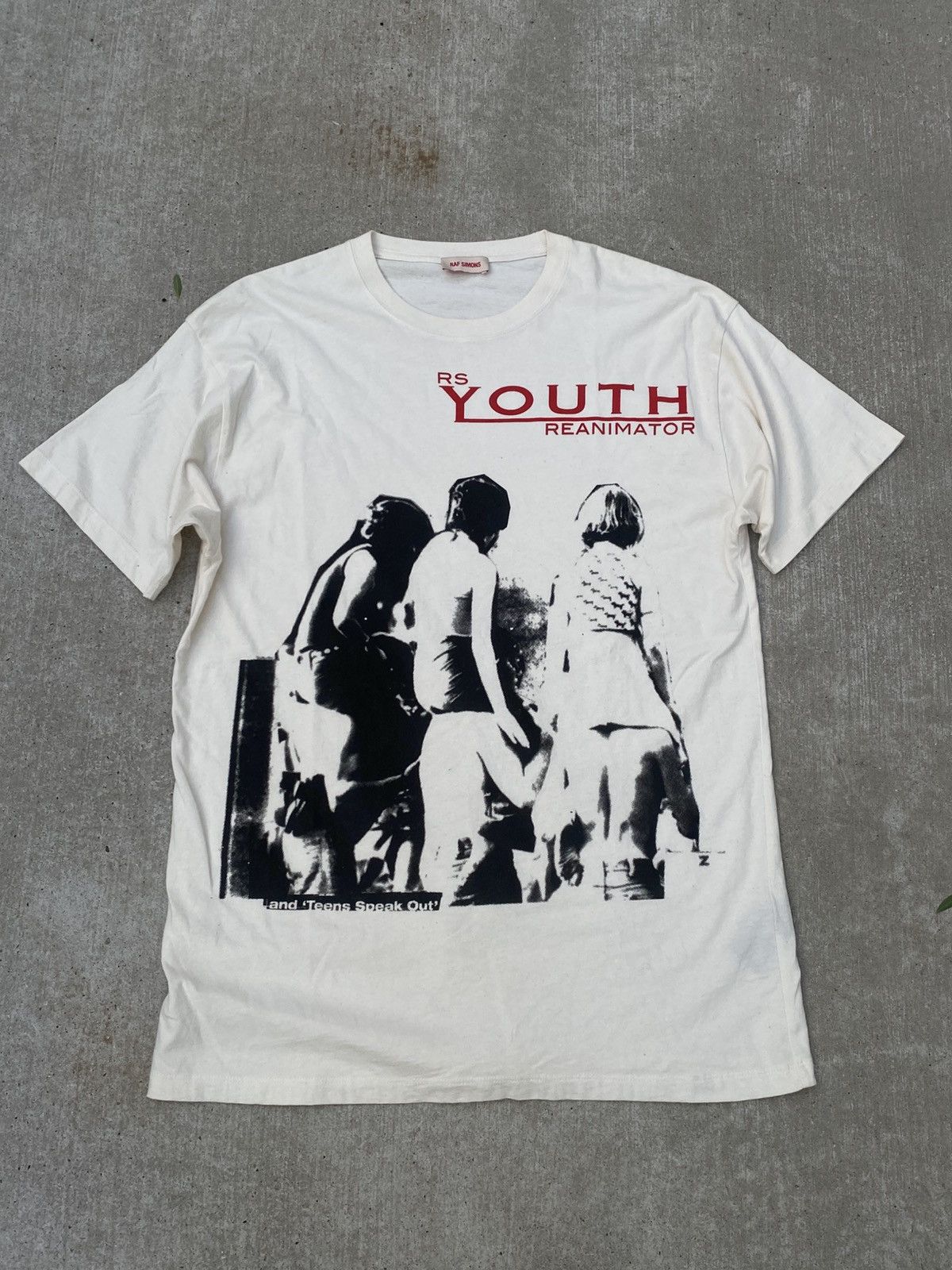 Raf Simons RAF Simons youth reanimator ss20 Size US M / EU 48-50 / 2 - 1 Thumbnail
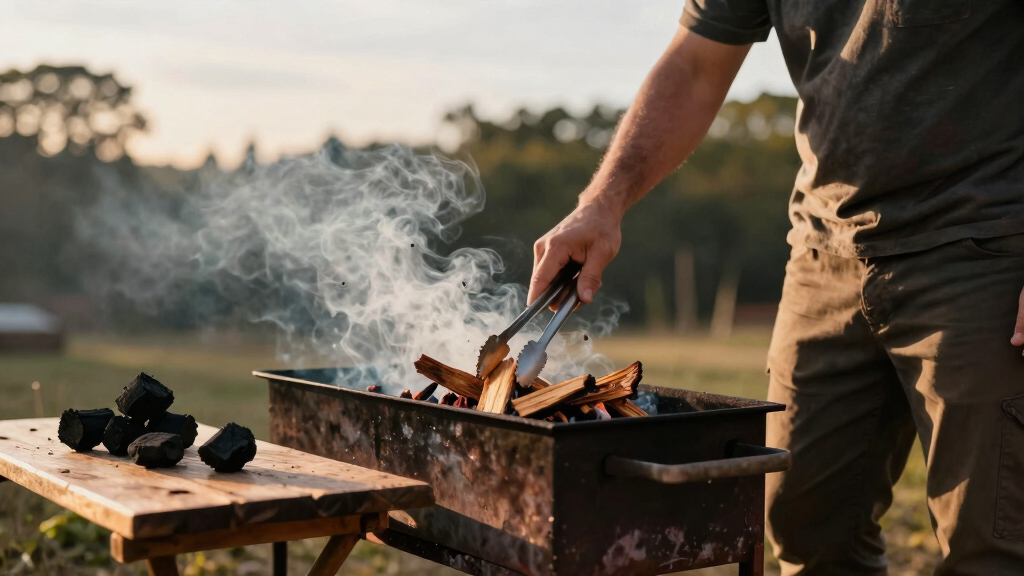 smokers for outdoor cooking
--*--
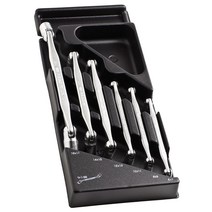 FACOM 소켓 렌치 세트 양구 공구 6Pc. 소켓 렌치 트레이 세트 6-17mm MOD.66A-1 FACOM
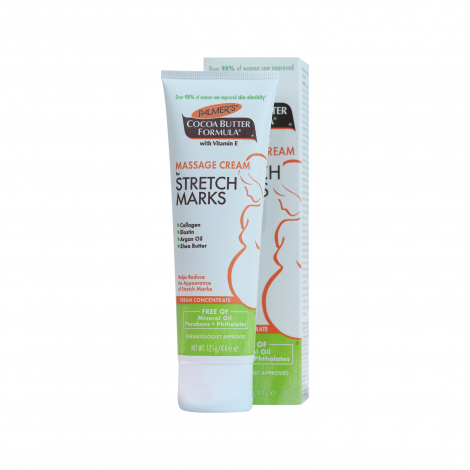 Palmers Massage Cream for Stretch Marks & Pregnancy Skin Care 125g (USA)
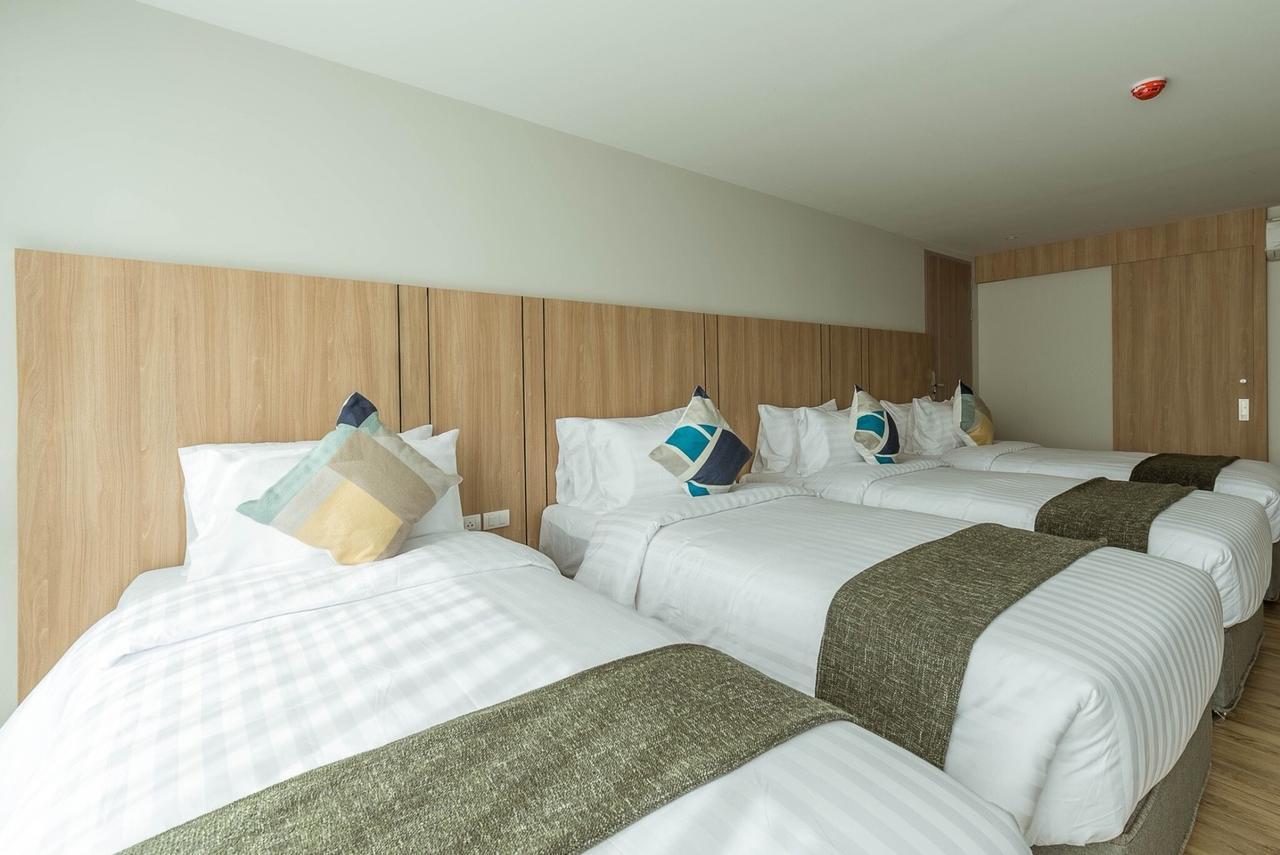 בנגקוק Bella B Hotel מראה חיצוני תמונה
--*--
## What to work on
Print the lines between the one holding "Raf Simons RAF" and the one holding "smokers for outdoor cooking", both included, with the pictures left out.

## Problem solution
 Raf Simons RAF Simons youth reanimator ss20 Size US M / EU 48-50 / 2 - 1 Thumbnail
 smokers for outdoor cooking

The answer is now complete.